*Consignes écrites:*
A. D'après l'extrait sur la succession, quel jour la Cour de révision a-t-elle confirmé l'arrêt de la cour d'appel ?
B. Poursuivez la rédaction de l'extrait sur la succession à partir de sa dernière phrase.

*Extrait retenu:*
8. Par ailleurs, la cour d'appel déclara recevable la demande de la requérante tendant à juger que ses frères n'avaient pas accepté l'appartement dans le délai légal. Elle renvoya l'affaire sur le fond à une audience ultérieure.

9. La requérante forma un pourvoi en révision contre l'arrêt d'appel. Elle soutint que l'application de la loi de du 28 juin 2017 à la succession ouverte en 1963 et, par conséquent, des règles successorales belges, avait violé les principes de sécurité juridique et de non-rétroactivité des lois, ainsi que ses droits protégés par l'article 1 du Protocole n° 1 à la Convention.

10. Par un arrêt du 21 mars 2022 la Cour de révision confirma l'arrêt de la cour d'appel, en considérant que le droit successoral belge devait s'appliquer en vertu du CDIP, s'agissant des règles de conflit d'application immédiate aux instances en cours et à défaut de dispositions transitoires.

11. Le 24 janvier 2023, la cour d'appel de Monaco, statuant sur le fond du litige, appliqua le droit matériel belge. Elle considéra que tant la requérante que ses frères avaient accepté la succession de leur père en 1975 et que, dès lors, la requérante avait rétracté sa renonciation à la succession. Par conséquent, la cour d'appel déclara la requérante et ses deux frères héritiers de l'appartement. La requérante ne se pourvut pas en révision contre cet arrêt.

Appréciation de la Cour🔗

12. Les présentes requêtes concernant le même litige, la Cour juge approprié de les examiner conjointement en une seule décision.

  • A. Sur les griefs tirés d'une violation du principe de la sécurité juridique

13. Invoquant l'article 6 § 1 de la Convention et l'article 1 du Protocole n° 1, la requérante soutient qu'en appliquant rétroactivement la loi du 28 juin 2017 à la succession ouverte en 1963, les juridictions monégasques auraient violé le principe de sécurité juridique et l'auraient privée du bien – l'appartement à Monaco – dont elle aurait dû hériter seule. La requérante ajoute que l'application de ladite loi a été de nature à modifier l'effet strictement limité au droit belge de sa renonciation initiale à la succession.

*Segment de données:*
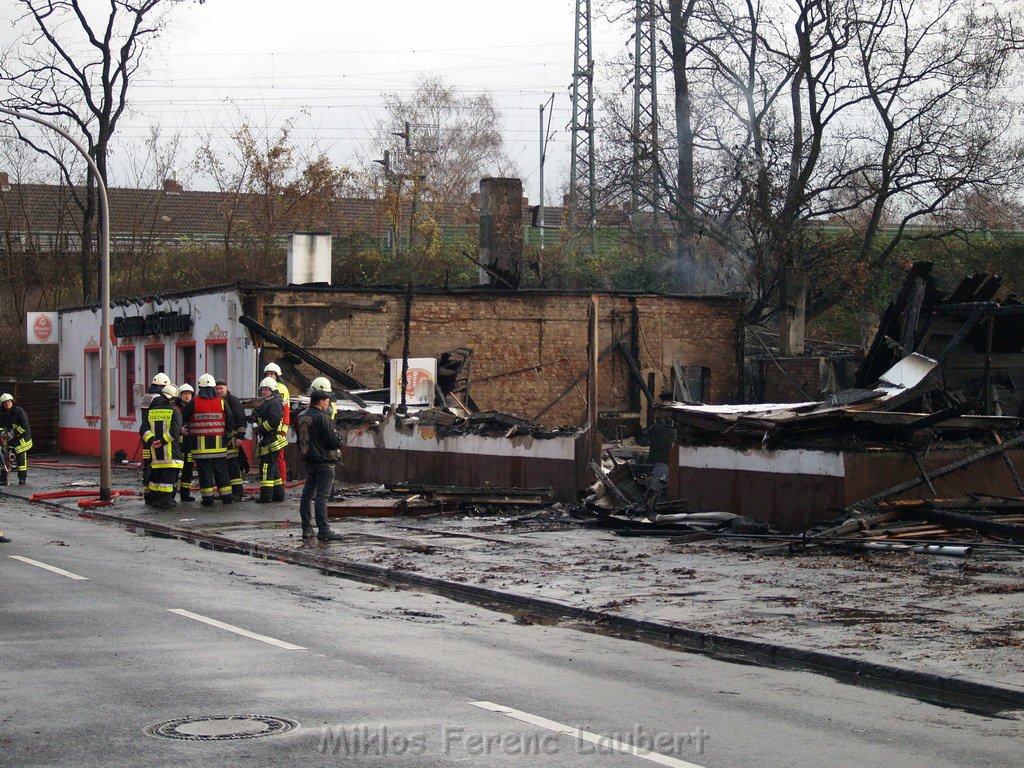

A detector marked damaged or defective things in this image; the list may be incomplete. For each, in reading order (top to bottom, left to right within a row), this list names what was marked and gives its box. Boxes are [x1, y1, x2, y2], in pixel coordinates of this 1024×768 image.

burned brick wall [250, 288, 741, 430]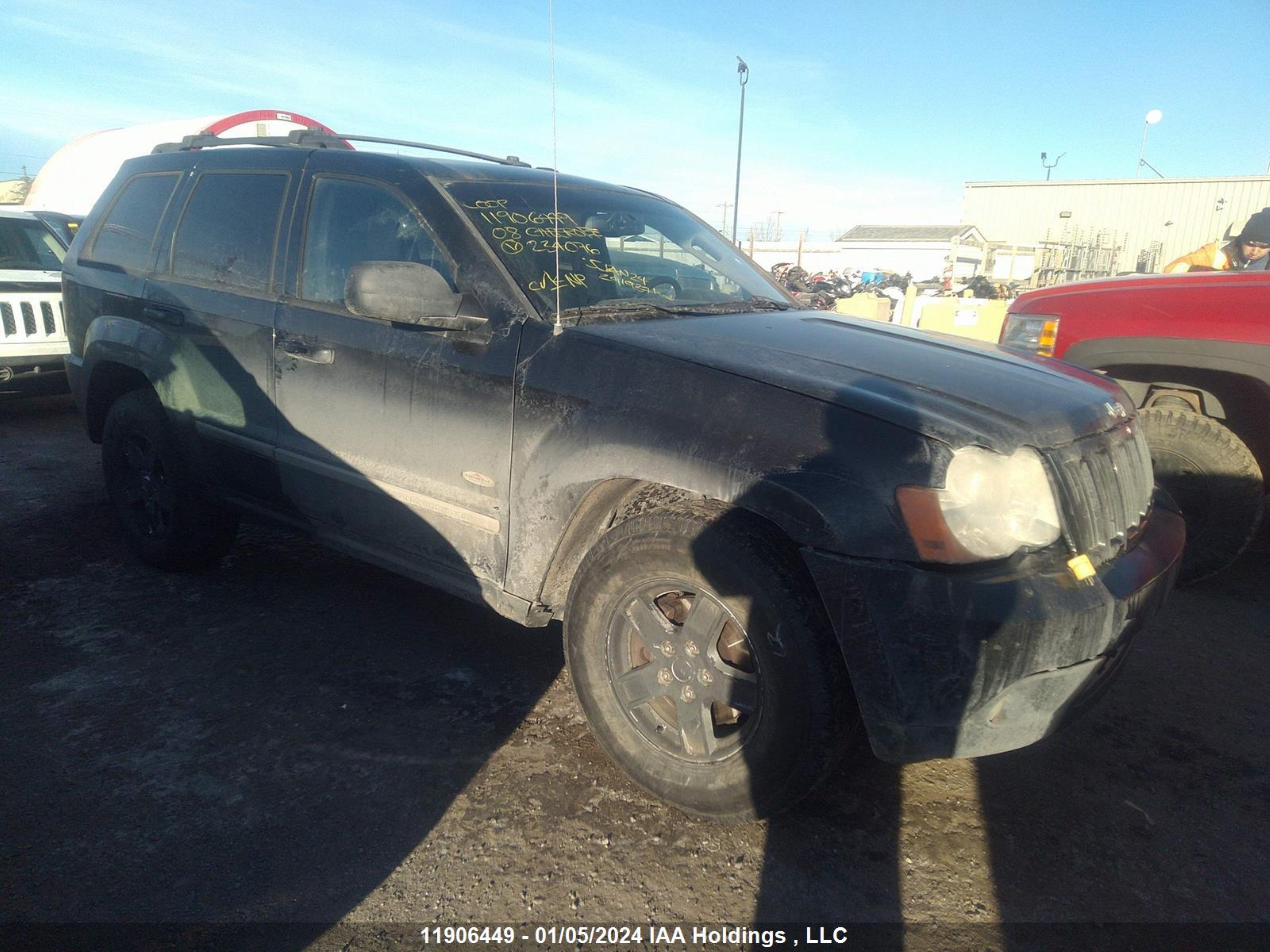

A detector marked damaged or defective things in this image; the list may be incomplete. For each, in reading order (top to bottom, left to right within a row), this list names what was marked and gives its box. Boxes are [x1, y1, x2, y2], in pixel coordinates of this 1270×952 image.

*Réponses ci-dessous:*
A. Le 21 mars 2022.

B.
14. La Cour constate d'emblée que, dans la mesure où la requérante invoque la violation du principe de sécurité juridique pour se plaindre d'une privation d'un bien dont elle aurait dû hériter seule, son grief, qui relève de l'article 1 du Protocole n° 1, est irrecevable ratione personae en l'absence de ratification dudit protocole par la Principauté de Monaco (De Saedeleer c. Belgique, n° 27535/04, §§ 68-69, 24 juillet 2007).

15. Dans la mesure où la requérante invoque une violation de ce même principe au regard de l'article 6 de la Convention, la Cour rappelle que le droit à un procès équitable garanti par l'article 6 § 1 doit s'interpréter à la lumière du préambule de la Convention, qui fait expressément référence à la prééminence du droit (Guðmundur Andri Ástráðsson c. Islande [GC], n° 26374/18, § 237, 1er décembre 2020). Plus largement, la notion de « sécurité juridique » renvoie à l'idée d'un cadre juridique stable, complet et prévisible, qui exclut tout arbitraire (Kooperativ Neptun Servis c. Russie, n° 40444/17, § 62, 23 novembre 2021, et Al-Dulimi et Montana Management Inc. c. Suisse [GC], n° 5809/08, § 145, 21 juin 2016).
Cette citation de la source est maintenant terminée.